When we were kids, our parents had to watch out to make sure we weren’t exposed to filth on television. Now, apparently, television has to ensure our parents aren’t exposed to the filth their kids are seeing in school.
That’s at least the situation in Virginia — ground zero for educational unpleasantness at the moment, where progressive educators are aghast that parents apparently think they have some say in what their kids are exposed to at school, no matter how objectionable or dissipated it might be.
The educators have an ally in Terry McAuliffe, the Democratic gubernatorial candidate this year and a former governor of the Old Dominion. During his time as governor, McAuliffe vetoed a bill that would have allowed parents to remove sexually explicit books from Virginia schools.
During the final gubernatorial debate last month with Republican Glenn Youngkin, McAuliffe vigorously defended his policies on education.
“I’m not gonna let parents come into schools and actually take books out and make their own decisions,” McAuliffe told Youngkin. “I stopped the bill that I don’t think parents should be telling schools what they should teach.”
Terry McAuliffe: “I don’t think parents should be telling schools what they should teach.” pic.twitter.com/rs6pSWZw79
— Corey A. DeAngelis (@DeAngelisCorey) October 19, 2021
Most of the coverage regarding McAuliffe’s remark during the debate centered on the battles surrounding curricula that include elements of critical race theory, a controversial far-left school of thought that argues both the United States and Western civilization were founded on systemic racism.

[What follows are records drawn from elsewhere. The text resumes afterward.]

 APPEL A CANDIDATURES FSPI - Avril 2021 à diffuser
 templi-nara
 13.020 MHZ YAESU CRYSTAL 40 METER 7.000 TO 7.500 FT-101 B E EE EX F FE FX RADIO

That’s a rabbit hole for another day, but there’s a creepier side to McAuliffe’s remark, given another front in Virginia’s education battles: Pornographic materials that are either part of the curriculum or available to children.
Do parents deserve a greater voice in their kids’ education?
Take the book “Gender Queer” by Maia Kobabe. As a recent ad from conservative group Independent Women’s Voice noted, the material in the book is so graphic that “TV rules say adults can’t see this, but VA schools think it’s fine for kids.”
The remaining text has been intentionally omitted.